Background info: I have a test tomorrow. I racked my brains for something exciting to say, but in the end the only words that came out of my mouth were “digital hardware”. This was, in fact, a condensed version of the actual answer. The actual answer was “Using C to program the ATmega16 AVR microcontroller’s serial port, timer, PWM and ADC functionalities”. But I didn’t want to sound like a Dusche.
See, I’m slowly realising as a student engineer – especially the half that’s an electrical engineer – that there’s no easy way to explain what you learn about to people without boring them to death or dumbing it down so many shades that it doesn’t really explain anything at all. It’s alright if you write movies or newspapers or novels, or teach english, or dissect small animals. These are activities that people are familiar with. Even organic chemistry can be made exciting (I synthesise meth), and biology ain’t too bad either (I study the mating patterns of sloths). But if you tell someone you’re performing a Fourier transform on a square wave to see what its fundamental frequencies are… well how do you glamourise that?

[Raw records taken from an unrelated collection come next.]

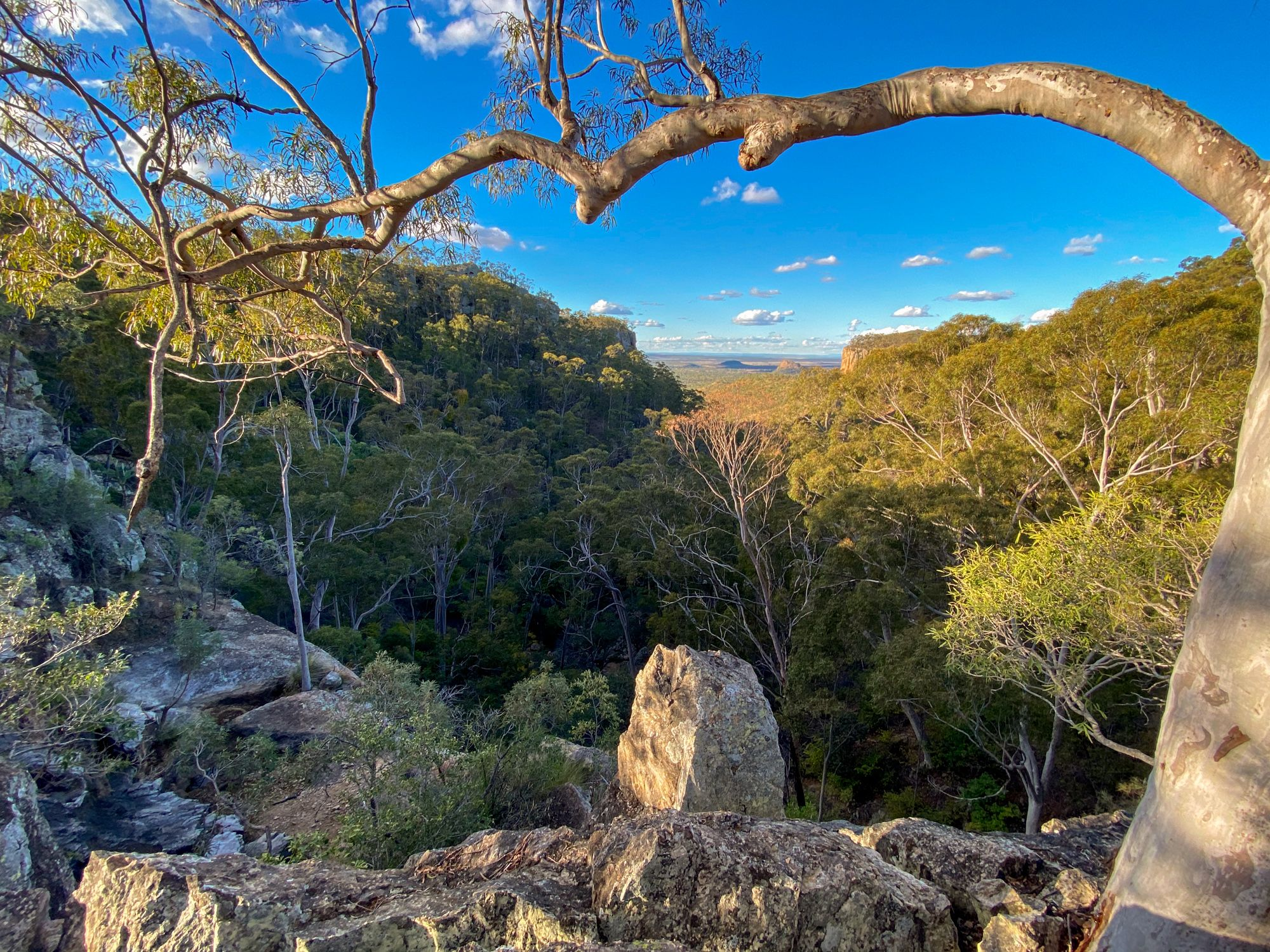 Freds Gorge Minerva Hills National Park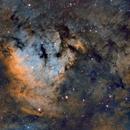 NGC 7822 - SHO,                                José Tapia Janet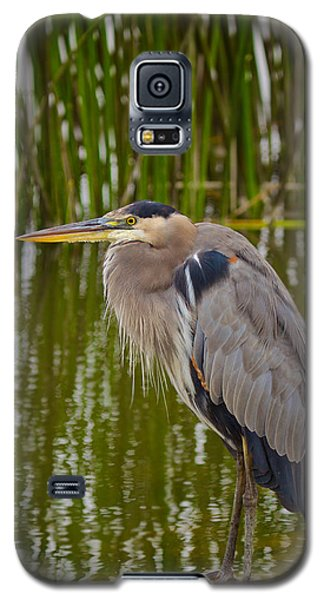 Blue Heron Galaxy S5 Case by Duncan Selby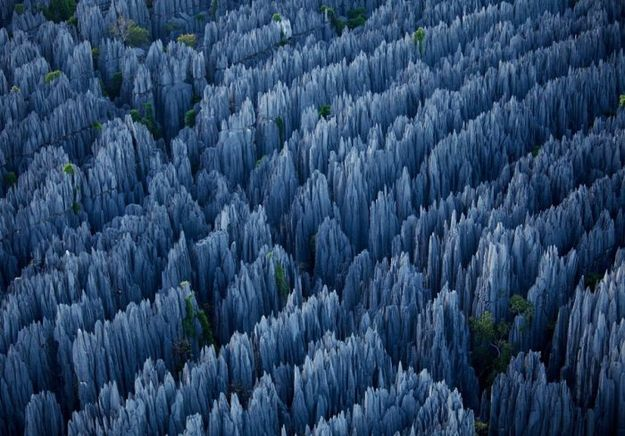 The Stone Forest of Yunnan, China.  Formed from the dissolution of limestone, the linear trends of dissolution likely following sets of fracture/jointing in the limestone.  .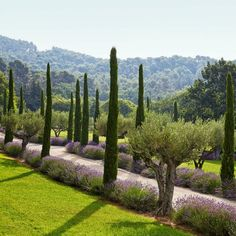 Olive trees, lavender, and Provençal cypress line the entrance drive of beauty guru Frédéric Fekkai's gorgeous vacation home in the South of France, which features landscape design by Marco Battaggia. Photo by Simon P. Modern Landscaping, Backyard Landscaping, Landscaping Ideas, Modern Backyard, Large Backyard, Landscape Architecture, Landscape Design, Italian Cypress Trees, Italian Garden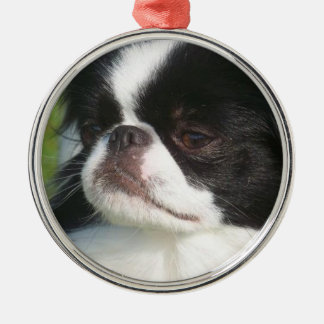 """Japanese Chin """"Wiggles"""" ornament"""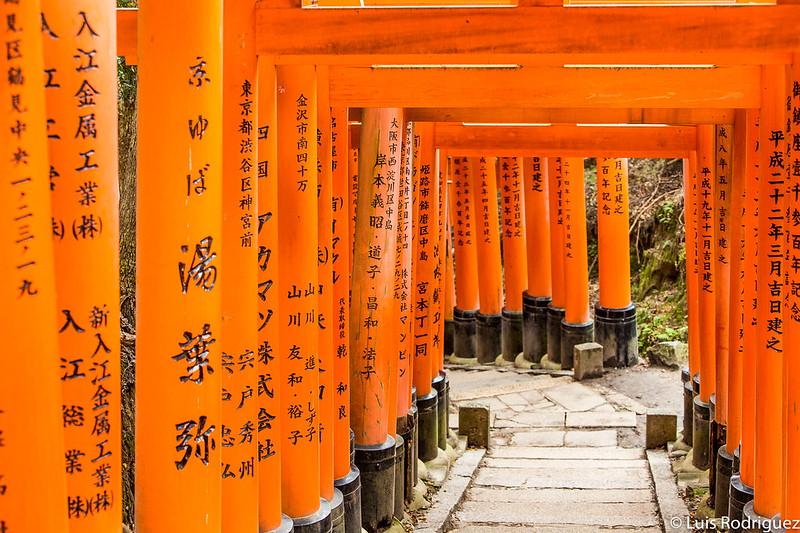 Caminos llenos de torii en Fushimi Inari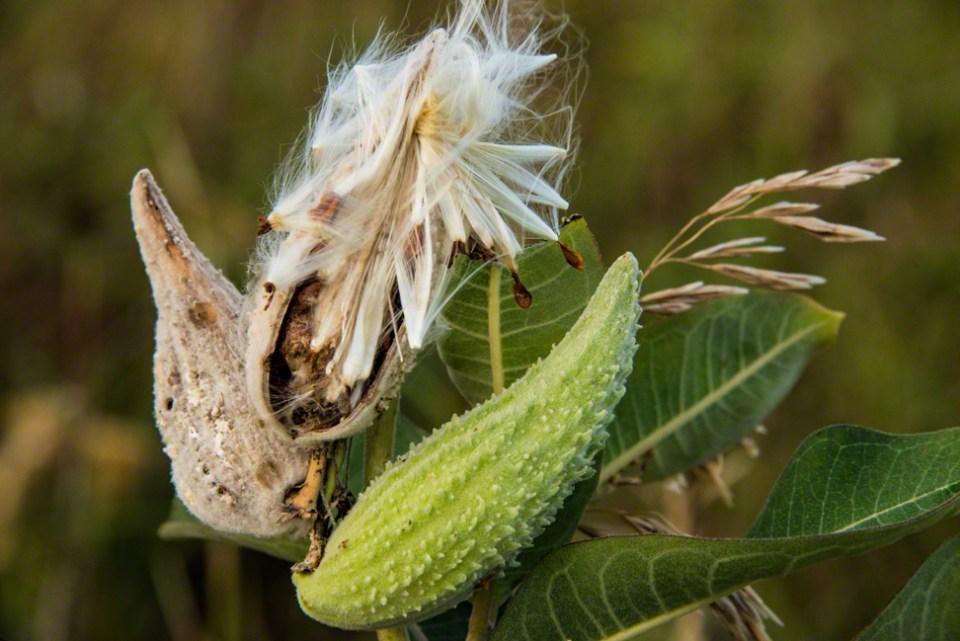 Diseased Milkweed Pods Open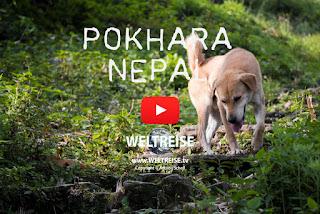 Arkadij WELTREISE Wandern Trekking in Pokhara, Nepal. www.WELTREISE.tv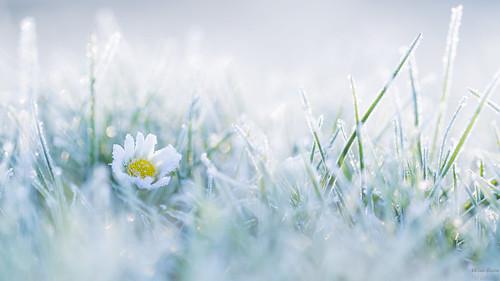 winter macro canon bloem madeliefje alblasserdam rijp lawndaisy canonspeedlite580exii canoneos5dmarkiii canonef100mmf28lmacroisusm ingeflitstlosvancamera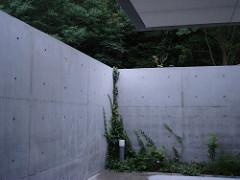 06Naoshima: artificial architecture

I think the essence of what I am trying to communicate here is that in other areas of study it is possible to reduce an explanation of things to a level that people can relate to, like books, movies, or psychology. With a technical study like engineering, quantum physics, or nanotechnology, there’s fewer ways to do that. Let’s go back to the example before: Microcontroller. Do you know what that is? What it does? I guarantee you you’ve used something – probably many things – with one in it today. But how do you explain it to someone non-technical without boring them or confusing them? A programmable chip? That’s still jargony. Really tiny computer? That sounds condescending and is inaccurate.
I still don’t know, but anyhow. I think I have a solution that avoids all these pitfalls. It involves lying about almost everything, but let’s just agree to say it’s stretching the truth. The next time someone asks me what my test is about, I will answer with: Robots.
Everyone loves Robots.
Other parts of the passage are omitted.